Oscar was the understudy for the role of Max Bialystock and went on when original star Nathan Lane was out, but he landed the role permanently when Lane's successor, Henry Goodman, was considered not Max material by the creators and producers. Goodman was fired April 14, 2002, after a month of shows, and Oscar became the new Max April 16, opposite Steven Weber.
Oscar had played the part of Max more than 70 times and his turn was well reviewed by the critics.
At the time, Susan Stroman, the director and choreographer of The Producers said in a statement, "I have the utmost respect for Henry Goodman. He is a wonderful actor and I would happily work with him again on another project. Henry has been very well received by audiences nightly, but the producers have decided to pursue a different quality for the role."
"I think they've made a mistake," Goodman told the New York Times. "I think they should have let the critics see me... But I think you're dealing with the pressure of Broadway, dealing with an industry where just giving a good performance isn't enough. I respect that they're dealing with an industry of millions of dollars on the line, and when you are, you start dealing with people as commodities, not as people... This is as much about the boardrooms as it is about the boards."
At any rate, after a May 1, 2002, press re-opening, Oscar was well-reviewed by the critics, who embraced his bigger than-life performance and broad style, which are important for the role of the desperate, crooked producer, Bialystock, the former King of Broadway looking for renewed fame and fortune. Oscar won't be away from The Producers long. He leads the second national tour, which launches in Boston June 17. His partner in crime will be Andy Taylor, playing Leo Bloom.
The new Broadway Max is Lewis J. Stadlen, fresh off the first national tour. He steps into the St. James Theatre April 29. He play opposite Roger Bart as Leo to May 18, and then his tour co-star Don Stephenson becomes the new Leo on Broadway.
Oscar's company on tour will include Rich Affannato as Carmen Ghia, Ida Leigh Curtis as Ulla, Bill Nolte as Franz Liebkind and from the first national tour, Lee Roy Reams as Roger DeBris.
Oscar is said to be with the tour only through Nov. 30.

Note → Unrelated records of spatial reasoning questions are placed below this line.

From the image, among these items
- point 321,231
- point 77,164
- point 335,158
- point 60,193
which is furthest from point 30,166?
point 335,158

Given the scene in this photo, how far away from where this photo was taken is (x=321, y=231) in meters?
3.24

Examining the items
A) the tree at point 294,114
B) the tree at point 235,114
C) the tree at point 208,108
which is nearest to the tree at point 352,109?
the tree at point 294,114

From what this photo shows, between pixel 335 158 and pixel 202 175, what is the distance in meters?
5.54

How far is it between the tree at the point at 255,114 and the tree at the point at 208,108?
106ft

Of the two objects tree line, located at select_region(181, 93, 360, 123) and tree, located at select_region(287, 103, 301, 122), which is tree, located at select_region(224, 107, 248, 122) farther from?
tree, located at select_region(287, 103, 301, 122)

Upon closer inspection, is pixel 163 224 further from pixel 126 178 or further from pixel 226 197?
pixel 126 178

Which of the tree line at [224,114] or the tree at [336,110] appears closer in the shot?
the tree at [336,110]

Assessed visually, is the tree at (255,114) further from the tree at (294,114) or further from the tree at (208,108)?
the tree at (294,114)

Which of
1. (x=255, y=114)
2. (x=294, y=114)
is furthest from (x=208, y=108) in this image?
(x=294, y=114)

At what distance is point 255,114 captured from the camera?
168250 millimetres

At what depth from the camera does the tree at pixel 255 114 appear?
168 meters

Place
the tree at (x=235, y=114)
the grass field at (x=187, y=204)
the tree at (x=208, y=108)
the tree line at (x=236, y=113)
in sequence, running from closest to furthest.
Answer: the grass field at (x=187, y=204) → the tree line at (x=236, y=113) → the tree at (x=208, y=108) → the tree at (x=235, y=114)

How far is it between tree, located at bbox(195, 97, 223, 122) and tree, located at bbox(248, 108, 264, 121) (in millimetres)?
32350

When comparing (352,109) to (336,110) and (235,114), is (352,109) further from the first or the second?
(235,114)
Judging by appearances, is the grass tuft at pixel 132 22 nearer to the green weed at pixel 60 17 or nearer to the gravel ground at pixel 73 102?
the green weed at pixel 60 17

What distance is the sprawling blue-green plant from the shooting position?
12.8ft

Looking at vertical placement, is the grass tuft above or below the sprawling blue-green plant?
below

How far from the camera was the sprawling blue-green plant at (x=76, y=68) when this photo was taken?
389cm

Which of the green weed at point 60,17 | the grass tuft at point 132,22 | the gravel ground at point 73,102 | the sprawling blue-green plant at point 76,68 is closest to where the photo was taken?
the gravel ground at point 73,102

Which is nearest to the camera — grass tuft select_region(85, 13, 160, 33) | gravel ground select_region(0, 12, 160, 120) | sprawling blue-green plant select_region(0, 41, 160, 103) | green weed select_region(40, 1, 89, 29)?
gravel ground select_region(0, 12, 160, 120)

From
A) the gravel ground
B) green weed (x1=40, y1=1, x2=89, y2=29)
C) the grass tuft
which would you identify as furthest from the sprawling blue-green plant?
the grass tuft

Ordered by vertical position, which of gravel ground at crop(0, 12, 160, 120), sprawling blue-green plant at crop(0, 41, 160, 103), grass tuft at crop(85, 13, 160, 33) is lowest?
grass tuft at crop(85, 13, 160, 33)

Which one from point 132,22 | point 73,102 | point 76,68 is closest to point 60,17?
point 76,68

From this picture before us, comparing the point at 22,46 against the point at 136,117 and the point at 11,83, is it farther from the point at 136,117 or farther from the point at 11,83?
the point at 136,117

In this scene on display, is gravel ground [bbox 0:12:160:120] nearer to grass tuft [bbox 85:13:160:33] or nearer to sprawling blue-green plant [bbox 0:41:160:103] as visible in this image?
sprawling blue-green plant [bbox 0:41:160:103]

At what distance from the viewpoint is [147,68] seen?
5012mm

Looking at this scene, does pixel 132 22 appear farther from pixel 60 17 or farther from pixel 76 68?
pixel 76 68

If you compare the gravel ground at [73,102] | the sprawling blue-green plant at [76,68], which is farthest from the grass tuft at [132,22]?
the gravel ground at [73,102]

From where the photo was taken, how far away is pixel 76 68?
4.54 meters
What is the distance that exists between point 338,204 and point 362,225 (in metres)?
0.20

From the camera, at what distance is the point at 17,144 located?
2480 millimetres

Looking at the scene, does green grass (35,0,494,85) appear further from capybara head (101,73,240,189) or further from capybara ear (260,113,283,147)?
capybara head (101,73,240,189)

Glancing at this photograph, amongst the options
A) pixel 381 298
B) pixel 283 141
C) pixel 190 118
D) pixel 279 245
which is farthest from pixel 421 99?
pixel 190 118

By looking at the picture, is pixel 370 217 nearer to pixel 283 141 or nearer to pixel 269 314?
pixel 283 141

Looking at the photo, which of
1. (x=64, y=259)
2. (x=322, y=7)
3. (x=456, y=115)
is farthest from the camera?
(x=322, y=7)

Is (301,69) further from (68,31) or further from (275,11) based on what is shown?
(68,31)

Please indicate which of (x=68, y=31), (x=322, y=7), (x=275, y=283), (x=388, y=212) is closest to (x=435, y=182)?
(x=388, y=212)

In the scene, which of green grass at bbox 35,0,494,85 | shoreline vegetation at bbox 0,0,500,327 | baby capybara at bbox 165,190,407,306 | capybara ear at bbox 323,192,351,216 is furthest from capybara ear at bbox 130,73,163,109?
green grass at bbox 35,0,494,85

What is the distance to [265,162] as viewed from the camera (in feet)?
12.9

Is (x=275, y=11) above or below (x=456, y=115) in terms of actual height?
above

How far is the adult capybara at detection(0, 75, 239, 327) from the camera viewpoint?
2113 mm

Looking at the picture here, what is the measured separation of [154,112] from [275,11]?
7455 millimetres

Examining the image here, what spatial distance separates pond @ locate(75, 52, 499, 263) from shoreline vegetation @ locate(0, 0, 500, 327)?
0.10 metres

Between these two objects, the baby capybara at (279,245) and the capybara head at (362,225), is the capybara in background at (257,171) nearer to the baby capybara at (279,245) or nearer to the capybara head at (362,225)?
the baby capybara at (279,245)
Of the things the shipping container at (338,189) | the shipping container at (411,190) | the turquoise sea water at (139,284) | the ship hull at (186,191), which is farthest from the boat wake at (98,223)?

The Producers swept the 2001 Tony Awards, receiving the most awards in Broadway history, including Best Musical , Best Book of a Musical (Mel Brooks and Thomas Meehan), Best Original Score (Mel Brooks), Best Scenic Design (Robin Wagner), Best Costume Design (William Ivey Long), Best Lighting Design (Peter Kaczorowski), Best Orchestrations (Doug Besterman), Best Choreography and Best Direction of a Musical (Susan Stroman).